RNA-Seq Identification of Peanut Callus-Specific Promoters and Evaluation of Base-Editing Efficiency
Lulu Xue, Han Liu, Huanhuan Zhao, Pengyu Qu, Xiaona Li, Xiaobo Wang, Bingyan Huang, Ziqi Sun, Suoyi Han, Xiaodong Dai, Wenzhao Dong, Lei Shi, Xinyou Zhang

TL;DR
This paper identifies peanut callus-specific promoters that can limit CRISPR gene-editing activity to specific plant stages, improving biosafety and reducing unintended effects.
Contribution
The study discovers and validates new callus-specific promoters in peanut for precise CRISPR base editing.
Findings
Five peanut callus-specific promoters were identified and confirmed to be functional in callus tissue.
These promoters enabled cytosine base editing with comparable or higher efficiency than the cauliflower mosaic virus 35S promoter.

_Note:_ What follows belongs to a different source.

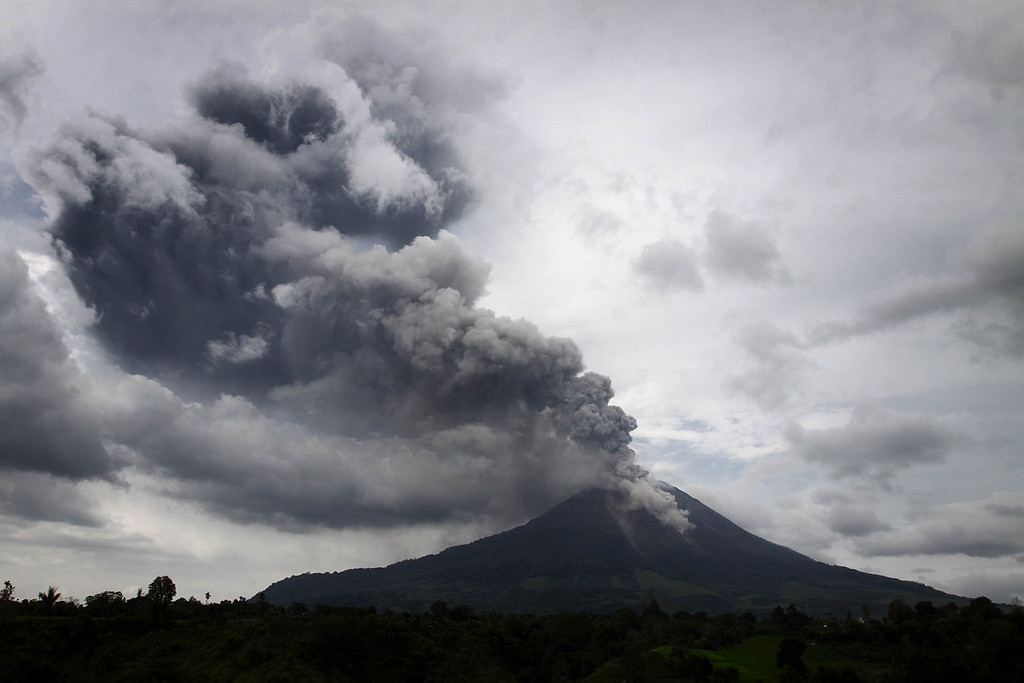 . A giant plume of steam and ash rises from the crater of Mount Sinabung volcano during an eruption as seen from Karo district on Indonesia\'s Sumatra island on November 5, 2013.   AFP PHOTO / KARISHMA TARIGAN/AFP/Getty Images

Using these promoters reduces off-target effects and metabolic burden in CRISPR-modified peanut plants.
Abstract
Prolonged expression of gene-editing components in CRISPR-modified plants can interfere with phenotypic analysis of target traits, increase the risk of off-target mutations, and lead to unnecessary metabolic burden. To mitigate these issues in peanut (Arachis hypogaea L.), callus-specific promoters were screened to restrict Cas9 expression to the callus stage, minimizing its activity in regenerated plants. In this study, six callus-specific genes in peanut were identified by mining RNA sequencing datasets and validating their expression profiles using quantitative reverse transcriptase PCR. The promoters of Arahy.H0FE8D, Arahy.WT3AEF, Arahy.I20Q6X, Arahy.ELJ55T, and Arahy.N9CMH4 were cloned and assessed for their expression activity. Beta-glucuronidase (GUS) histochemical staining confirmed that all five promoters were functional in peanut callus. Further investigation revealed their…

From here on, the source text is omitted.